Problem requirements: Please retype the Amazon valuation passage word for word, starting at "I believe that" and ending at "Revenues from AWS.".

I believe that every good valuation starts with a narrative, a story that you see unfolding for your company in the future. In developing this narrative, I will try to make assessments for
Amazon.com (its products, services, and management), the market, the competition, and the macro environment in which operates trying to:
- Keep it simple.
- Keep it focused.
Breaking down the Business model
Sometimes in the valuation process, we should adjust the way the accountants break down the businesses. In this section, I will break the business model of Amazon into three main components, and I will use a DCF model
- Revenues from Retail/Media.
- Revenues from AWS.
- Revenues from Amazon Prime Memberships.
Thereason, why I believe I should reallocate the revenues is because, from an accounting point of view, we cannot value the “buying power” of Amazon Prime Membership which is at the heart of the investment
philosophy (obsession with customers). Secondary reasons to reallocate revenues are as follows:
Third-party services
Are commissions/fees which come from third-party retailers who sell their products in stores and fulfill orders through Amazon. Consequently, we can suppose that these are revenues that can be attributed to Online/Physical stores, FBA, or from the «buying power» of Amazon Prime members.

Data shown:
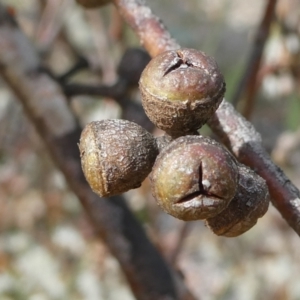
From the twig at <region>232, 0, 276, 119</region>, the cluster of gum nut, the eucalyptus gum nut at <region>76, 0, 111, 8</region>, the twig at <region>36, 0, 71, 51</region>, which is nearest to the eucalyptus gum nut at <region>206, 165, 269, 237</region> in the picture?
the cluster of gum nut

The answer:
I believe that every good valuation starts with a narrative, a story that you see unfolding for your company in the future. In developing this narrative, I will try to make assessments for
Amazon.com (its products, services, and management), the market, the competition, and the macro environment in which operates trying to:
- Keep it simple.
- Keep it focused.
Breaking down the Business model
Sometimes in the valuation process, we should adjust the way the accountants break down the businesses. In this section, I will break the business model of Amazon into three main components, and I will use a DCF model
- Revenues from Retail/Media.
- Revenues from AWS.